◆ **PROBLEM A**:
Read the passage on ensaimada shaping and decide whether each statement agrees with it: (i) the kneaded dough is rolled out into a long, thin rectangle; (ii) the stretched dough is brushed with butter; (iii) the log is coiled starting from the outer edge and winding toward the center. For each, answer yes or no and quote the deciding words.
◆ **PROBLEM B**:
Restate the paragraph of the passage on ensaimada shaping that opens "Once the dough reaches the desired thinness" as a short list, keeping its main facts.
◆ **PROBLEM C**:
From the passage on ensaimada shaping, reproduce the text between "The distinctive spiral" and "the final pastry.", inclusive.

◆ **PASSAGE PROVIDED**:
-- begin --
The distinctive spiral form of an ensaimada is achieved through a careful and skillful shaping process following the initial preparation of the dough. After the dough has been allowed to rise and is properly kneaded, it is rolled out into a long, thin rectangle. This rolling is done with great precision, as the dough must be thin but not so fragile that it tears during the shaping phase. Traditionally, the dough is stretched further by hand, gently pulling it to achieve a translucent and almost lace-like texture, which contributes to the lightness of the final pastry.

Once the dough reaches the desired thinness, it is brushed generously with lard, giving the ensaimada its characteristic richness and helping to define the layers within the spiral. The dough is then carefully rolled lengthwise into a long, thin log. This log is coiled into a loose spiral shape, beginning from the center and winding outward. The spiral must maintain an even, gentle tension to ensure the ensaimada bakes evenly and attains its iconic airy and flaky texture. This coiling technique is what creates the signature swirl pattern, making the ensaimada easily recognizable and visually appealing.

The spiral form is not just aesthetic but also functional, allowing the dough layers to expand properly during baking, resulting in a light interior with a slight crispness on the outer edge. Once shaped, the ensaimada is left to rise again before baking, allowing the dough to develop more volume within its spiral form. The end result is a beautifully layered, spiraled pastry with a delicate texture that melts in the mouth, showcasing the traditional craftsmanship behind this beloved Spanish treat.
-- end --
◆ **DATASET EXTRACT**:
-- begin --
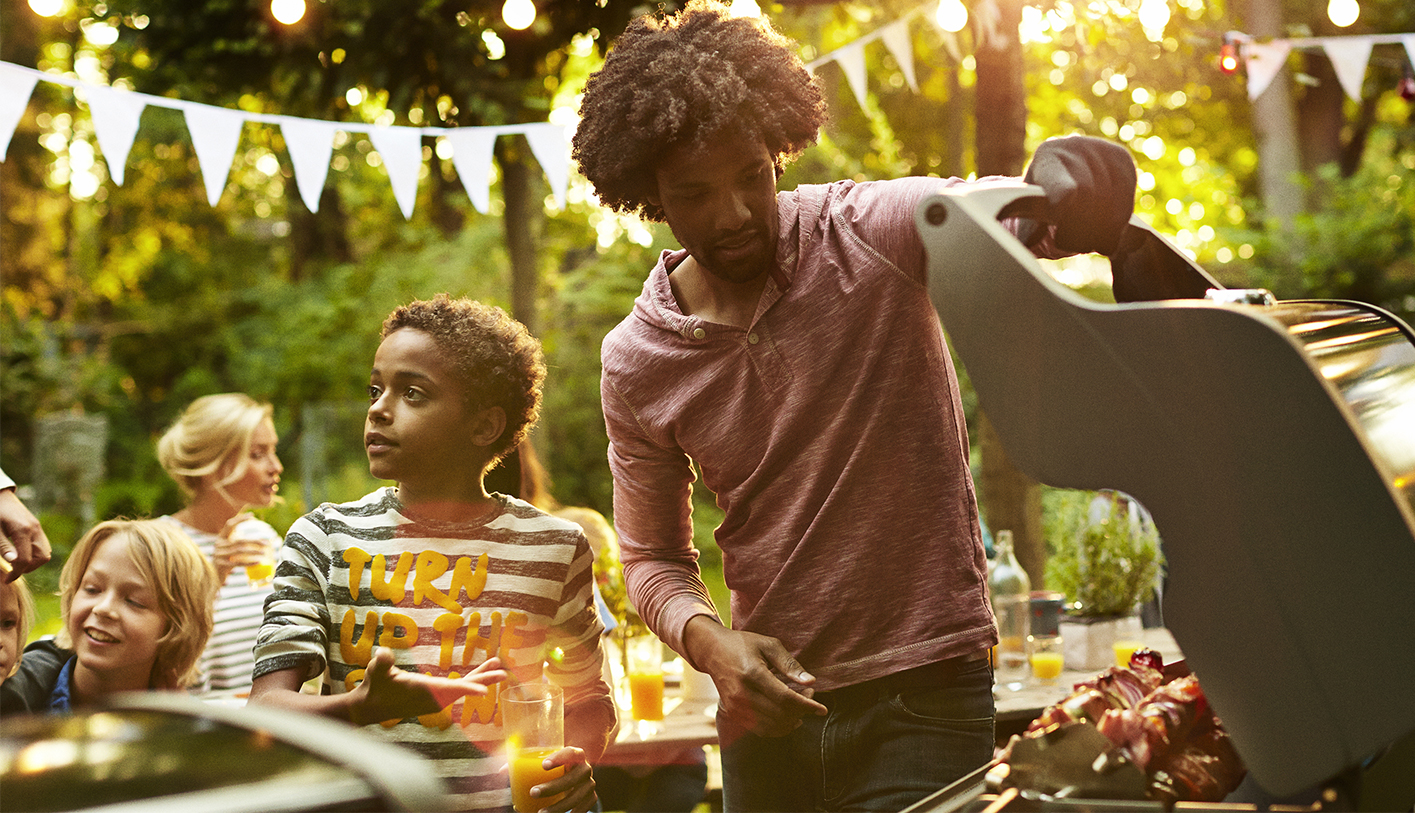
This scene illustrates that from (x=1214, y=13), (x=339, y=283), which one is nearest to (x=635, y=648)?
(x=1214, y=13)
-- end --
◆ **COMPLETE OUTPUT A**:
(i) Yes: "it is rolled out into a long, thin rectangle."
(ii) No: "it is brushed generously with lard."
(iii) No: "beginning from the center and winding outward."

◆ **COMPLETE OUTPUT B**:
- The thinned dough is brushed generously with lard, which adds richness and helps define the layers.
- It is rolled lengthwise into a long, thin log.
- The log is coiled into a loose spiral, starting at the center and winding outward.
- Even, gentle tension lets the pastry bake evenly and become airy and flaky.
- This coiling creates the signature swirl that makes the ensaimada recognizable.

◆ **COMPLETE OUTPUT C**:
The distinctive spiral form of an ensaimada is achieved through a careful and skillful shaping process following the initial preparation of the dough. After the dough has been allowed to rise and is properly kneaded, it is rolled out into a long, thin rectangle. This rolling is done with great precision, as the dough must be thin but not so fragile that it tears during the shaping phase. Traditionally, the dough is stretched further by hand, gently pulling it to achieve a translucent and almost lace-like texture, which contributes to the lightness of the final pastry.